▶ _EXTRACT_:
Federal legislation that would expand background checks of gun purchasers is back on the table, as courts undercut an existing gun-control law and last year's bipartisan gun legislation gets its first report card. The Wall Street Journal reports that Sen. Chris Murphy (D-Ct.), a longtime Senate gun-control proponent, reintroduced a bill that would expand federal background checks to all gun sales and private transfers. Forty-seven members of the Senate's Democratic caucus signed on as co-sponsors, but bipartisan support will be needed to reach the 60 votes required to advance the bill. Many Republican senators who voted for last year's Bipartisan Safer Communities Act, which included expanded background checks for buyers under age 21, declined to say how they might vote on the latest bill. A companion bill introduced in the House faces even stiffer headwinds.


The 2022 law, the first major federal gun legislation passed in decades, has begun to show results, HuffPost reports. So far, more stringent background checks for younger gun buyers have resulted in 64 denied transactions, according to the FBI. The new law requires the FBI’s National Instant Criminal Background Check System to look for potentially disqualifying information at local law enforcement agencies, state criminal juvenile justice repositories, and state custodians of mental health records. Previously, the system generally looked only at adult court records. The expanded checks were phased in with just one state participating in October and a national rollout on Jan. 3. Since the law’s enactment, the system has denied 425 transactions involving buyers ages 18 to 20, the FBI said, with 64 of those a direct result of the new law’s juvenile background checks. It’s possible that firearm dealers refused additional transactions and that some sales went through without a timely response from the system. Meanwhile, a much older federal law barring gun possession for domestic abusers is coming under increasing pressure in courts nationwide following the Supreme Court's decision last year requiring gun laws meet a historical-standard test, the Journal reports. In addition to a well-publicized decision by the 5th U.S. Circuit Court of Appeals decision that a man with illegal-gun convictions and under a restraining order was entitled to Second Amendment protection, lower courts have ruled against a range of other gun laws, including other rulings on domestic-violence bans and on a gun ban for a marijuana conviction. “Before Bruen, pretty much all gun regulations were being upheld,” said George Mason University criminal-law professor Robert Leider, who favors a robust view of Second Amendment rights. “There’s been a reckoning because the historical test that Bruen announces collides with the fact that many of these laws have no historical pedigree.”

▶ _DATA EXTRACT_:
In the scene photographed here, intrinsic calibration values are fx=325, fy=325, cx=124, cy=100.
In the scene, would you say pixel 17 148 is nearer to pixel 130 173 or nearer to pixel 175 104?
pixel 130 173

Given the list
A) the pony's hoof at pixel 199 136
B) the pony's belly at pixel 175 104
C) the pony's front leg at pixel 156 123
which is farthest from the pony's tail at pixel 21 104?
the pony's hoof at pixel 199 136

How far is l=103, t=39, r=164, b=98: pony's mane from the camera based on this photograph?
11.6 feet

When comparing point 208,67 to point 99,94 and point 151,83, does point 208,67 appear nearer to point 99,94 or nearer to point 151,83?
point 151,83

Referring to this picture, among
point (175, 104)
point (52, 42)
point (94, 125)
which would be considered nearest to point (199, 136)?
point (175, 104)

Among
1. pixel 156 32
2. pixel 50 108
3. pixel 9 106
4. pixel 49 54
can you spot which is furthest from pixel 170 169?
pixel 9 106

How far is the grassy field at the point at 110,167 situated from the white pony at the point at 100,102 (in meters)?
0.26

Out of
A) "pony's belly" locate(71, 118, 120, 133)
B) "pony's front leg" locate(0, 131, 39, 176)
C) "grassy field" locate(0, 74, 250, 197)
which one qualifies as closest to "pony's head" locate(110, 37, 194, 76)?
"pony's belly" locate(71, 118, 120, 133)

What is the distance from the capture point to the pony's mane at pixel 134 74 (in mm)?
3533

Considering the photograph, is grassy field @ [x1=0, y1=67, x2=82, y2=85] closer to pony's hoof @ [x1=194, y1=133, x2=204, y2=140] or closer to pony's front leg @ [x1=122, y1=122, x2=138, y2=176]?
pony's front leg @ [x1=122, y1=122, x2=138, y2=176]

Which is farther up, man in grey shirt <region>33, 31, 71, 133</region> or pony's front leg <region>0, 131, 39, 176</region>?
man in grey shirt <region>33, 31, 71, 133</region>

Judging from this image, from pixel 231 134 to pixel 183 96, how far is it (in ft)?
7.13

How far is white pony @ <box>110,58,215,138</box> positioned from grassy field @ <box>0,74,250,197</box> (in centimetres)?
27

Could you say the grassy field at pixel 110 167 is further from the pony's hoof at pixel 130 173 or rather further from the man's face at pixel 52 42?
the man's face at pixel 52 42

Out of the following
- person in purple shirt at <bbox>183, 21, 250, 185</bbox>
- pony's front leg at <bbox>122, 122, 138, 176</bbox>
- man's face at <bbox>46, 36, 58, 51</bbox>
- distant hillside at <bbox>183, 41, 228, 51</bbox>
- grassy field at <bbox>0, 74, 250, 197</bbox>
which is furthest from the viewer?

▶ _EXERCISE AIM_: Reproduce word for word the passage of the background-check article that opens with the words containing "Federal legislation that" and closes with "even stiffer headwinds.".

▶ _RESULT BELOW_:
Federal legislation that would expand background checks of gun purchasers is back on the table, as courts undercut an existing gun-control law and last year's bipartisan gun legislation gets its first report card. The Wall Street Journal reports that Sen. Chris Murphy (D-Ct.), a longtime Senate gun-control proponent, reintroduced a bill that would expand federal background checks to all gun sales and private transfers. Forty-seven members of the Senate's Democratic caucus signed on as co-sponsors, but bipartisan support will be needed to reach the 60 votes required to advance the bill. Many Republican senators who voted for last year's Bipartisan Safer Communities Act, which included expanded background checks for buyers under age 21, declined to say how they might vote on the latest bill. A companion bill introduced in the House faces even stiffer headwinds.